Vocalizer 7: <voice> tag and SSML Support

For Vocalizer 7

BETA FEATURE:

The Vocalizer 7 TTS engine is currently available as a beta feature. Further testing and updates may take place while Vocalizer 7 is in beta.

We encourage you to share feedback at beta@plumgroup.com.

IMPORTANT! Treat the terms "tags" and "elements" as the same.

The term "tags" used here means the same thing as the term "elements" used in other VXML-related documentation (e.g., the W3C SSML 1.0 Recommendation).

Summary

This page covers the <voice> tag in Vocalizer 7 and other SSML tag and attribute features.

<voice>

NOTE: All <voice> attributes are optional. However, an error will occur if no attribute is specified when using the <voice> tag.

The <voice> tag should be used to specify the desired voice through the name attribute.

Example: <voice name="Allison">

See the list of available voices in the name section below.

Key <voice> attributes

age

This attribute is supported.

Notes: The age attribute is only useful with the installation of a set of custom voices with varying age over the same language and gender.

name

This attribute is supported.

Notes: See the following language tables for available names:

American English (en-US) (9 total)

British English (en-GB) (6 total)

Spanish (es-ES) (4 total)

German (de-DE) (5 total)

Canadian French (fr-CA) (3 total)

French (fr-FR) (3 total)

Brazilian Portuguese (pt-BR) (3 total)

Portuguese (pt-PT) (3 total)

Cantonese (zh-HK) (2 total)

Mandarin (zh-CN) (2 total)

Multilingual voices

If selecting a multilingual voice, you can specify one of the voice's other languages as follows:

  1. Specify a voice with <voice> and name, then

  2. Specify one of the voice's other languages with the <speak> and the xml:lang attribute.

Example:

<speak xml:lang="fr-CA">
<voice name="Ava-ml">

About xml:lang

Vocalizer 7 does not accept the xml:lang attribute for the <voice> tag. If used, the TTS engine will use a default voice instead of the one specified.

We recommend using the <speak> or <vxml> tags with the xml:lang attribute instead. See Recommended best practices for more info.

variant

This attribute is not supported.

xml:lang

This attribute is not supported.

Notes: Avoid using the xml:lang attribute in the <voice> tag when setting the TTS language. Vocalizer 7 does not accept it. It will cause the TTS engine to use the default voice instead of the one specified.

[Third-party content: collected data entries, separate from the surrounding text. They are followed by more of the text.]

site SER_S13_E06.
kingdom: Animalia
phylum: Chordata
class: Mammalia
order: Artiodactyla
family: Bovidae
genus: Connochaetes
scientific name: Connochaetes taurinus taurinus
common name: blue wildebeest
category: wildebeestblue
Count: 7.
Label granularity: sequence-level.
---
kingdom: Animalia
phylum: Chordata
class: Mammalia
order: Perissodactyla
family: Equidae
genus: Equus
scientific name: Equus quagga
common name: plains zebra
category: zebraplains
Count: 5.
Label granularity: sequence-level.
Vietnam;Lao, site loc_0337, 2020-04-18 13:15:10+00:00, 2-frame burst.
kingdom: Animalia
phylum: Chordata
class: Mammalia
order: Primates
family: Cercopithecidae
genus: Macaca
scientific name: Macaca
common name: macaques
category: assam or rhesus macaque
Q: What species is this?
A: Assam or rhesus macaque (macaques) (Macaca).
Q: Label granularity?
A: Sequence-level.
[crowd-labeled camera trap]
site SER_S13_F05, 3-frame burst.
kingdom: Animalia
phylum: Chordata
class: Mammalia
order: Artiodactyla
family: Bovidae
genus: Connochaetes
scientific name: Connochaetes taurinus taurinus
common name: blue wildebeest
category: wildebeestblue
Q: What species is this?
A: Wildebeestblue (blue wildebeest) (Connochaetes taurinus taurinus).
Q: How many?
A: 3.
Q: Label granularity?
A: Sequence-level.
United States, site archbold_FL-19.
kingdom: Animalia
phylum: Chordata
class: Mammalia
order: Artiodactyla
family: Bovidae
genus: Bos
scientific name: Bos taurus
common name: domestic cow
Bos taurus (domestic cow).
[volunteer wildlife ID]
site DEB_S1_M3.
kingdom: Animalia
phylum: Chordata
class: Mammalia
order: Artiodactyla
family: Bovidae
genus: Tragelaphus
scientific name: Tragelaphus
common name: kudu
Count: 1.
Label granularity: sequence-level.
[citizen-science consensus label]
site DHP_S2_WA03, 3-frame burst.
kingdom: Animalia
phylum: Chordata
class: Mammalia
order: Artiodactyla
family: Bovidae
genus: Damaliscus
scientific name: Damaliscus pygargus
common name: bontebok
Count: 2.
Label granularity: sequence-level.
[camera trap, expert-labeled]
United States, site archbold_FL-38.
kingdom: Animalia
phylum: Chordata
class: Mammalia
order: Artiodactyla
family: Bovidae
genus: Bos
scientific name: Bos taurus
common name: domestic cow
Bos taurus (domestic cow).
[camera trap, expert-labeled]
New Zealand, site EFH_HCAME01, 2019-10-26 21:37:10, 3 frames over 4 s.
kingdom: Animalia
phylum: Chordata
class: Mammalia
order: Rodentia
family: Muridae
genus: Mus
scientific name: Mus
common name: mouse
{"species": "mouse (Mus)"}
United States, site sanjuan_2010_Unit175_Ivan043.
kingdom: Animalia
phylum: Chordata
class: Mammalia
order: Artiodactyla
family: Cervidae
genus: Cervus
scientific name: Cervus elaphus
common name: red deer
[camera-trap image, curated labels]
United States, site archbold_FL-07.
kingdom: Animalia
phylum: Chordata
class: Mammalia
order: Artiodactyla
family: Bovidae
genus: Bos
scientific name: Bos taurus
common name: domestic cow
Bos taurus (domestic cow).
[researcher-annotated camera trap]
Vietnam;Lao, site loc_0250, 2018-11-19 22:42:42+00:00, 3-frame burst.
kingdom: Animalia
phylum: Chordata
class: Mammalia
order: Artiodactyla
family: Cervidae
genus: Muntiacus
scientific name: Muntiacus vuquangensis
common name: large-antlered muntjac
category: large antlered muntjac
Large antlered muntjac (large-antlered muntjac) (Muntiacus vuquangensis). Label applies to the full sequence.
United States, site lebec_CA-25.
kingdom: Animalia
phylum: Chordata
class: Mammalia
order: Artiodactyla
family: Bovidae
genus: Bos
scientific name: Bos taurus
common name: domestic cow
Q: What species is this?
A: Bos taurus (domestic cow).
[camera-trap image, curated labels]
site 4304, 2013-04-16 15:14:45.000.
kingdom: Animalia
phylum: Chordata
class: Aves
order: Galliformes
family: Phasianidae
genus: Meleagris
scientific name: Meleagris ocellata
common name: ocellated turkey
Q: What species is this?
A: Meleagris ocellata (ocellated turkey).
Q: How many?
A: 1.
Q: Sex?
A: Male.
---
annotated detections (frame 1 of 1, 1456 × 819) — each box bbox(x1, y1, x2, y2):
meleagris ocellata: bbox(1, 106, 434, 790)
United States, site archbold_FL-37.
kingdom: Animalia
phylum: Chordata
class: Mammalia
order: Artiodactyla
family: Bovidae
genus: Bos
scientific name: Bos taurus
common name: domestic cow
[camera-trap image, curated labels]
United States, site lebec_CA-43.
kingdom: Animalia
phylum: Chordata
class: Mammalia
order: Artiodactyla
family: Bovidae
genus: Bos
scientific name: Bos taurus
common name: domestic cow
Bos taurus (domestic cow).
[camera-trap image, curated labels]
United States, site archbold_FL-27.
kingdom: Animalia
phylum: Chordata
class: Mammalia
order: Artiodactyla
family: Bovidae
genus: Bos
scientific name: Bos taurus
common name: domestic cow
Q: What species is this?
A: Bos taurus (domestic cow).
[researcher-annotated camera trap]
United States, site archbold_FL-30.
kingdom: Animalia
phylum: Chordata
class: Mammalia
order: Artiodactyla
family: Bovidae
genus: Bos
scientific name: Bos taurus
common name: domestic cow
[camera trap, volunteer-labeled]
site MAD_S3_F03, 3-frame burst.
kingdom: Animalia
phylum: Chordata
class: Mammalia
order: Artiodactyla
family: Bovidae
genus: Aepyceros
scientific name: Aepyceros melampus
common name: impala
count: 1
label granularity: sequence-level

Instead, use the xml:lang attribute of the <speak> or <vxml> tags. See Recommended best practices for more info.

Additional SSML tag details

Except where noted below, Vocalizer 7 supports all SSML tags and attributes as described in the W3C SSML 1.0 Recommendation.

This section focuses on exceptions and additional details specific to Vocalizer, including the following:

  • Vocalizer-specific tag and/or attribute behavior.

  • which tags and/or attributes are unsupported.

  • additional Vocalizer-specific features like SSML extensions.

Built-in, unique SSML extensions

Vocalizer 7 features the following added extensions to SSML:

  • <audio>: Supports four (4) additional attributes to manage internet fetching:

    • fetchtimeout: Time to attempt to open and read the audio document.

    • maxage: Value for the HTTP 1.1 cache-control max-age directive.

    • maxstale: Value for the HTTP 1.1 ache-control max-stale directive.

    • fetchhint: Specify "prefetch" to allow prefetching the audio content or "safe" (the default) to follow HTTP 1.1 caching semantics.

  • <phoneme>: Supports specifying L&H+ phoneme strings and phoneme strings in the IPA alphabet.

  • <speak>, <s>, and <p>: Each tag supports an optional ssft-domaintype attribute for activating an ActivePrompt domain.

  • <prompt>: Supports specifying ActivePrompt IDs.

For more details on these extensions, see the relevant tag's sections below.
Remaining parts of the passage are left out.